Work required:
Write out the material below again, unchanged.

Data for processing:
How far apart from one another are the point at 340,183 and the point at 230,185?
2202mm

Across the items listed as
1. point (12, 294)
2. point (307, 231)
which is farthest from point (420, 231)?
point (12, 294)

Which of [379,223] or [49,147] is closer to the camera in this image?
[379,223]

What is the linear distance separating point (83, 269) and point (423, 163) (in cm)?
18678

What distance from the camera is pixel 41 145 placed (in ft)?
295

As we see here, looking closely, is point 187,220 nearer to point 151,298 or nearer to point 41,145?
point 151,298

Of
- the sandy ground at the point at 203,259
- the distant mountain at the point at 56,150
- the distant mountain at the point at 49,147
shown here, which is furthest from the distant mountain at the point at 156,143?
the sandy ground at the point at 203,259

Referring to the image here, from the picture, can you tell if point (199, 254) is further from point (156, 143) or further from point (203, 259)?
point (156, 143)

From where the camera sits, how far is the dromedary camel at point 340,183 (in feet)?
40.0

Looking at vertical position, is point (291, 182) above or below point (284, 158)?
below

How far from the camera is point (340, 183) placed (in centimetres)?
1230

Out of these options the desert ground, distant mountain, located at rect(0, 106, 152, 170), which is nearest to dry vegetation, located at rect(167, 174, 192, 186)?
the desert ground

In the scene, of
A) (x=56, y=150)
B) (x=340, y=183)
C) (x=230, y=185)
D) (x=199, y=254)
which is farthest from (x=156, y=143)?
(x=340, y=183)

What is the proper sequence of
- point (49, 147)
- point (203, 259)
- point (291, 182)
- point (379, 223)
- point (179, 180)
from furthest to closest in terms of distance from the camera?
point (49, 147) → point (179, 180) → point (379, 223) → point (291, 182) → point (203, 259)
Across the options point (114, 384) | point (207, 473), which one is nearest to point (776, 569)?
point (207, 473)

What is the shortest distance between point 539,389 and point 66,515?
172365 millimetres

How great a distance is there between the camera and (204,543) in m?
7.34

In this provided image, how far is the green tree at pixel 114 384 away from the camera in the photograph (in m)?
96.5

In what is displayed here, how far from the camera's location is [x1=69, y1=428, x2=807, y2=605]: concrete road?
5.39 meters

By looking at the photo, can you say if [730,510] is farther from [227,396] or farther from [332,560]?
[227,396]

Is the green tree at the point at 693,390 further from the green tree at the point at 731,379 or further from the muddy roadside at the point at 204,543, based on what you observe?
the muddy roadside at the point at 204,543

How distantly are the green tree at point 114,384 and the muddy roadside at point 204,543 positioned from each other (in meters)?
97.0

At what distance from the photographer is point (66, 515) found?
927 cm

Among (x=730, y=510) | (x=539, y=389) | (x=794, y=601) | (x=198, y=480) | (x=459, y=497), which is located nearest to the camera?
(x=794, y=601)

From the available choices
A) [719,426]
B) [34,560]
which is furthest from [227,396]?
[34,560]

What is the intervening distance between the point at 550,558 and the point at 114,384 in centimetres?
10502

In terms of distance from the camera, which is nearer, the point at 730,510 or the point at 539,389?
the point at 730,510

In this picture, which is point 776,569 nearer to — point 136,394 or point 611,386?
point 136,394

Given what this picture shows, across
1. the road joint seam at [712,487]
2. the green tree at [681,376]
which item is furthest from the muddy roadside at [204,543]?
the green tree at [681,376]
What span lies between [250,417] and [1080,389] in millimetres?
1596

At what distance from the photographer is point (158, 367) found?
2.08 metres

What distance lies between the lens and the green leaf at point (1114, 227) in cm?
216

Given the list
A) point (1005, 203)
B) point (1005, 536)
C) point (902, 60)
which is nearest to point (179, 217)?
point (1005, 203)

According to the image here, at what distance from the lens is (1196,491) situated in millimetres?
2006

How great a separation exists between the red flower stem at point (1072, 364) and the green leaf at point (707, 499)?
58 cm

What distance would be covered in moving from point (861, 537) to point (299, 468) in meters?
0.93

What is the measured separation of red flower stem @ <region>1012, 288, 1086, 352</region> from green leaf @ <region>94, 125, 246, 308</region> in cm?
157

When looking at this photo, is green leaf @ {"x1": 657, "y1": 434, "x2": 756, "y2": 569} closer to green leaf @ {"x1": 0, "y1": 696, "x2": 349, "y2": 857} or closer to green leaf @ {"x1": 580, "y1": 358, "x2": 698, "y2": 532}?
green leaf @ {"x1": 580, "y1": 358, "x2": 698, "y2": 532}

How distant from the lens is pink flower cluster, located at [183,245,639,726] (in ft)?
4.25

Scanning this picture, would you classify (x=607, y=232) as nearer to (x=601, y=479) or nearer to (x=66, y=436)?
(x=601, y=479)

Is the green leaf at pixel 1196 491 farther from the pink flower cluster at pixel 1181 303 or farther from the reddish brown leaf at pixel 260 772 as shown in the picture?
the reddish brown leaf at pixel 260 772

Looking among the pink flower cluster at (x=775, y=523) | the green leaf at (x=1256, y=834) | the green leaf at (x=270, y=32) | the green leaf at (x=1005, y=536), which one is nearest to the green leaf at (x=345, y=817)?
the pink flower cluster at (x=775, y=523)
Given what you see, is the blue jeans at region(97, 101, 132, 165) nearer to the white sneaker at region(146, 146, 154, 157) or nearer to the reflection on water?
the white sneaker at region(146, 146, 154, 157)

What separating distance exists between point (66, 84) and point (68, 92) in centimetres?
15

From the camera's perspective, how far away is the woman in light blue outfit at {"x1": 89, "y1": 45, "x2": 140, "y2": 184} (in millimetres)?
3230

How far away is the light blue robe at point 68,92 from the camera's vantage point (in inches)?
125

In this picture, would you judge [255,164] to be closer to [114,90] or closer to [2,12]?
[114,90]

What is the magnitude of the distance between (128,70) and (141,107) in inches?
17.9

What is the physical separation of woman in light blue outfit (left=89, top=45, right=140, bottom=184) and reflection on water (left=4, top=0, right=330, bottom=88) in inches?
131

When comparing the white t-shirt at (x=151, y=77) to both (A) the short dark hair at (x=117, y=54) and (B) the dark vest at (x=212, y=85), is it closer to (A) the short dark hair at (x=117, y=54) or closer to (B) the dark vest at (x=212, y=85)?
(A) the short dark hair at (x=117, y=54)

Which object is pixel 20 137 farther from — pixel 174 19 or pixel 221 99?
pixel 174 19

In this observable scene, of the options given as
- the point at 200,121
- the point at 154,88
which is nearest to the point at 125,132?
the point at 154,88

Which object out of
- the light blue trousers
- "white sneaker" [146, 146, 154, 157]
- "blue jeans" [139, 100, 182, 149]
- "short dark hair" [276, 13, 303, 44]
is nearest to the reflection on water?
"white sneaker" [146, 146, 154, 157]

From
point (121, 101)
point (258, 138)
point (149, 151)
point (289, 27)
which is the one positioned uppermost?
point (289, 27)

Reply to the task:
How far apart from one another are the point at 340,183 and the point at 230,185?
2202mm

Across the items listed as
1. point (12, 294)
2. point (307, 231)
which is farthest from point (420, 231)?
point (12, 294)

Which of [379,223] or [49,147] is closer to the camera in this image?
[379,223]

What is the linear distance separating point (83, 269) and point (423, 163) (in cm)?
18678

What distance from the camera is pixel 41 145 placed (in ft)?
295

As we see here, looking closely, is point 187,220 nearer to point 151,298 or nearer to point 41,145?
point 151,298

Of
- the sandy ground at the point at 203,259
- the distant mountain at the point at 56,150
- the distant mountain at the point at 49,147
shown here, which is furthest from the distant mountain at the point at 156,143?
the sandy ground at the point at 203,259

Referring to the image here, from the picture, can you tell if point (199, 254) is further from point (156, 143) or further from point (203, 259)?
point (156, 143)

From where the camera sits, how far is the dromedary camel at point 340,183 (in feet)?
40.0

Looking at vertical position, is point (291, 182) above or below point (284, 158)?
below

How far from the camera is point (340, 183) placed (in centimetres)?
1230

Out of these options the desert ground, distant mountain, located at rect(0, 106, 152, 170), which is nearest to dry vegetation, located at rect(167, 174, 192, 186)?
the desert ground

In the scene, of
A) (x=56, y=150)
B) (x=340, y=183)
C) (x=230, y=185)
D) (x=199, y=254)
which is farthest from (x=156, y=143)?
(x=340, y=183)

What is the proper sequence of
- point (49, 147)
- point (203, 259)
- point (291, 182)
- point (379, 223)
- point (179, 180)
from furthest to closest in terms of distance from the camera?
point (49, 147) → point (179, 180) → point (379, 223) → point (291, 182) → point (203, 259)
Across the options point (114, 384) | point (207, 473), which one is nearest to point (776, 569)?
point (207, 473)

What is the shortest distance between point 539,389 and point 66,515?
172365 millimetres

How great a distance is there between the camera and (204,543) in m?
7.34

In this provided image, how far is the green tree at pixel 114 384 away from the camera in the photograph (in m)?
96.5

In what is displayed here, how far from the camera's location is [x1=69, y1=428, x2=807, y2=605]: concrete road?
5.39 meters

By looking at the photo, can you say if [730,510] is farther from [227,396] or farther from [332,560]?
[227,396]

Is the green tree at the point at 693,390 further from the green tree at the point at 731,379 or further from the muddy roadside at the point at 204,543, based on what you observe?
the muddy roadside at the point at 204,543

How distantly are the green tree at point 114,384 and the muddy roadside at point 204,543 positioned from each other (in meters)?
97.0

At what distance from the photographer is point (66, 515) found?
927 cm

Among (x=730, y=510) | (x=539, y=389) | (x=794, y=601) | (x=198, y=480) | (x=459, y=497), which is located nearest to the camera?
(x=794, y=601)

From the available choices
A) [719,426]
B) [34,560]
which is furthest from [227,396]?
[34,560]

What is the intervening distance between the point at 550,558 and the point at 114,384 in centimetres?
10502

In terms of distance from the camera, which is nearer, the point at 730,510 or the point at 539,389?
the point at 730,510

In this picture, which is point 776,569 nearer to — point 136,394 or point 611,386?
point 136,394

Given what this picture shows, across
1. the road joint seam at [712,487]
2. the green tree at [681,376]
which item is furthest from the muddy roadside at [204,543]?
the green tree at [681,376]
What span lies between [250,417] and [1080,389] in millimetres?
1596

At what distance from the photographer is point (158, 367) found?
2.08 metres

What distance lies between the lens and the green leaf at point (1114, 227) in cm?
216

Given the list
A) point (1005, 203)
B) point (1005, 536)
C) point (902, 60)
which is nearest to point (179, 217)?
point (1005, 203)

According to the image here, at what distance from the lens is (1196,491) situated in millimetres?
2006

How great a separation exists between the red flower stem at point (1072, 364) and the green leaf at point (707, 499)?
58 cm

What distance would be covered in moving from point (861, 537) to point (299, 468) in meters?
0.93

What is the measured separation of red flower stem @ <region>1012, 288, 1086, 352</region> from green leaf @ <region>94, 125, 246, 308</region> in cm?
157

When looking at this photo, is green leaf @ {"x1": 657, "y1": 434, "x2": 756, "y2": 569} closer to green leaf @ {"x1": 0, "y1": 696, "x2": 349, "y2": 857} or closer to green leaf @ {"x1": 580, "y1": 358, "x2": 698, "y2": 532}?
green leaf @ {"x1": 580, "y1": 358, "x2": 698, "y2": 532}

How distant from the lens is pink flower cluster, located at [183,245,639,726] (in ft)?
4.25

Scanning this picture, would you classify (x=607, y=232) as nearer to (x=601, y=479) or nearer to (x=66, y=436)?
(x=601, y=479)

Is the green leaf at pixel 1196 491 farther from the pink flower cluster at pixel 1181 303 or farther from the reddish brown leaf at pixel 260 772 as shown in the picture?
the reddish brown leaf at pixel 260 772

Looking among the pink flower cluster at (x=775, y=523) | the green leaf at (x=1256, y=834) | the green leaf at (x=270, y=32) | the green leaf at (x=1005, y=536), which one is nearest to the green leaf at (x=345, y=817)?
the pink flower cluster at (x=775, y=523)
Given what you see, is the blue jeans at region(97, 101, 132, 165) nearer to the white sneaker at region(146, 146, 154, 157) or nearer to the reflection on water?
the white sneaker at region(146, 146, 154, 157)

What separating distance exists between point (66, 84) and point (68, 92) in centimetres?
15

From the camera's perspective, how far away is the woman in light blue outfit at {"x1": 89, "y1": 45, "x2": 140, "y2": 184} (in millimetres)?
3230

How far away is the light blue robe at point 68,92 from the camera's vantage point (in inches)?
125

In this picture, would you judge [255,164] to be closer to [114,90] or closer to [2,12]?
[114,90]

What is the magnitude of the distance between (128,70) and (141,107) in inches?
17.9

What is the physical separation of woman in light blue outfit (left=89, top=45, right=140, bottom=184) and reflection on water (left=4, top=0, right=330, bottom=88) in inches?
131

When comparing the white t-shirt at (x=151, y=77) to both (A) the short dark hair at (x=117, y=54) and (B) the dark vest at (x=212, y=85), is it closer to (A) the short dark hair at (x=117, y=54) or closer to (B) the dark vest at (x=212, y=85)?
(A) the short dark hair at (x=117, y=54)

Which object is pixel 20 137 farther from — pixel 174 19 or pixel 221 99?
pixel 174 19

In this observable scene, of the options given as
- the point at 200,121
- the point at 154,88
which is nearest to the point at 125,132?
the point at 154,88

Which object out of
- the light blue trousers
- "white sneaker" [146, 146, 154, 157]
- "blue jeans" [139, 100, 182, 149]
- "short dark hair" [276, 13, 303, 44]
is nearest to the reflection on water?
"white sneaker" [146, 146, 154, 157]

From
point (121, 101)
point (258, 138)
point (149, 151)
point (289, 27)
which is the one positioned uppermost?
point (289, 27)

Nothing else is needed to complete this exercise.